09/10/2025 | Press release | Distributed by Public on 09/10/2025 07:48
Subway on-time performance (OTP) last year and in the first half of 2025 remained better than in 2019, but the causes of delays have changed as riders have returned. The Metropolitan Transportation Authority (MTA) has an opportunity to further improve performance and reduce troubling delays by targeting the main issues slowing down trains, including planned maintenance work, police and medical issues on trains and platforms, and signal and subway equipment problems according to a new report released by State Comptroller Thomas P. DiNapoli.

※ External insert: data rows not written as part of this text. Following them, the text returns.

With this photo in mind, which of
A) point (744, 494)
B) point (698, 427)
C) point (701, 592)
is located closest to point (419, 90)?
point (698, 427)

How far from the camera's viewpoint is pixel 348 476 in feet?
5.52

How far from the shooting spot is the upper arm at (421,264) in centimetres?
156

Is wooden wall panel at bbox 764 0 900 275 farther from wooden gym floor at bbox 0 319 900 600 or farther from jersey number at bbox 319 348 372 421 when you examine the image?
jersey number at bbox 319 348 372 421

"As the MTA prioritizes work in its capital program and brings back riders, it's important to understand where and how subway service is being disrupted and delayed," DiNapoli said. "Targeting problem areas like signals and issues with subway cars that add to delays can improve straphangers experience and boost ridership. Working with the Police Department, Fire Department, and Homeless Services can also help reduce incidents that cause delays. Above all, the MTA should be clear and open about the work it is prioritizing to reduce delays and how those actions will benefit the public."

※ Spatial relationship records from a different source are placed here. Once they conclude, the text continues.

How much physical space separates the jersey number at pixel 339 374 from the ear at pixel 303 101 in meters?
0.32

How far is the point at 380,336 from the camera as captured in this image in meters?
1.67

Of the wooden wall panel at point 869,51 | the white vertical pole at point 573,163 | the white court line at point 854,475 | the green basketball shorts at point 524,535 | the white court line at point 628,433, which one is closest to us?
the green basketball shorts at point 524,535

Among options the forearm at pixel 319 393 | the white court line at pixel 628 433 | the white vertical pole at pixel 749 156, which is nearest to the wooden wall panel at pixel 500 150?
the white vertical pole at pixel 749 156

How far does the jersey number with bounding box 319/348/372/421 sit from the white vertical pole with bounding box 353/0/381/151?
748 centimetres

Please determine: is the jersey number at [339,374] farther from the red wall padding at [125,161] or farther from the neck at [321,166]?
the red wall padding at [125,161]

Under MTA/NYC Transit rules, a subway is on time if it reaches its last stop within five minutes of its scheduled arrival without skipping any stops. With far fewer straphangers during the pandemic and reduced overnight service, subways on-time performance (OTP) reached as high as 85% in 2021. As ridership and overnight service came back, delays have risen again.

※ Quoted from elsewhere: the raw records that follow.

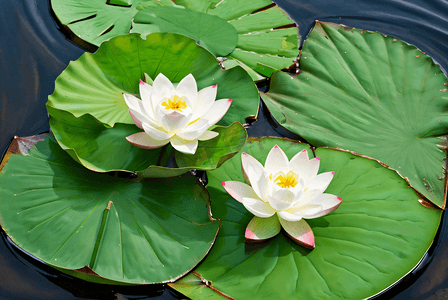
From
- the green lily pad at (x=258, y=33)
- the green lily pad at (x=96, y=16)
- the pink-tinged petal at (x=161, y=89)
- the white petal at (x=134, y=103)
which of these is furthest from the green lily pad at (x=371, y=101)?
the green lily pad at (x=96, y=16)

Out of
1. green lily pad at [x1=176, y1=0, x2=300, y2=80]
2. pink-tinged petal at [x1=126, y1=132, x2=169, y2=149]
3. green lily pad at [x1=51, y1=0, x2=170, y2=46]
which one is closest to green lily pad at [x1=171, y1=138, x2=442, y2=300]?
pink-tinged petal at [x1=126, y1=132, x2=169, y2=149]

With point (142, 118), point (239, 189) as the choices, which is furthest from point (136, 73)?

Last year, the MTA ran 2.7 million trains with 486,614 experiencing delays. In other words, 82.2% ran on time, a slightly better performance than the pre-pandemic rate of 81.1% in 2019, as the system ran more trains in 2024 than it did that year. So far, 2025 has seen improvement. Through June, as ridership increased to 75% of pre-pandemic levels, there have been 214,714 delays, down 13% compared to the same period last year.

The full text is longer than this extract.